As far as the United States are concerned, however, the issue is more nebulous.
On 20 June 2002, the US Supreme Court established in Atkins v. Virginia that the death sentence on people with intellectual disabilities violates the ban of the Eighth Amendment against cruel and unusual punishments (thus nullifying the sentence Penry v. Lynaugh of 1989).
This does not mean that executions are suspended. It means that states with death penalty must each develop procedures to guarantee that people with intellectual disabilities are not executed. But it isn’t an easy task.
Intellectual disabilities are described by the American Association on Mental Retardation as "significantly below the average of the general intellectual functioning”. The following factors are considered to define a person as such: intelligence quotient (usually below 70), difficulties in facing daily life, the display of deficits before adulthood.
The problem is that these factors are often difficult to define in the context of a trial. For instance, some states have defined intellectual disabilities with a fixed number of IQ, even though experts agree that numbers alone do not determine much. According to the law in Idaho, a person with an IQ of 71 could be sentenced to death, even if qualified as intellectually disable.
Prosecutors and defence attorneys fight in court to establish when and how this “certification” can be given, not to mention those cases in which this condition is not even presented to the jury during the trial.

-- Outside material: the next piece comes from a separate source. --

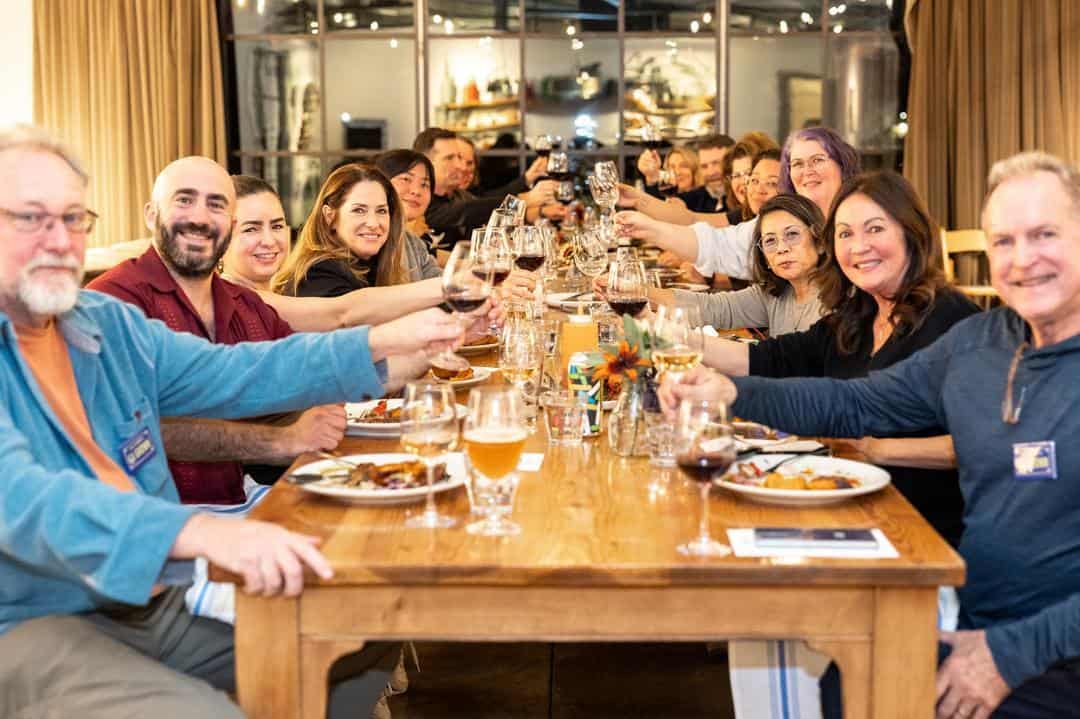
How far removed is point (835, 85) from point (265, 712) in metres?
7.06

The Montgomery case is exemplary in this regard: the jury never saw the MRI of the woman’s brain, which showed loss of tissue in the parietal lobe and in the limbic system, and abnormally big ventricles that indicate cerebral damage. Not even the PET scans were taken into consideration, yet they showed anomalies in the cerebral metabolism, indicative of cerebral dysfunctions.
Even if there are many ranges of intellectual disabilities, this condition always entails severe limitations of the ability to understand consequences and the gravity of one’s actions and to control one’s own behaviour. A transgressor with a severe mental disorder should not be included in the category of the most culpable lawbreakers, for whom death penalty is reserved; rather, he/she should be looked after and treated.
As Sandra Babcock – founder and director of the Cornell Center on the Death Penalty Worldwide and consultant to the legal team of Montgomery – declared to the Guardian, Lisa (like many other death-row prisoners) «is not the worst of the worst murderers. She is the most desperate among desperate people».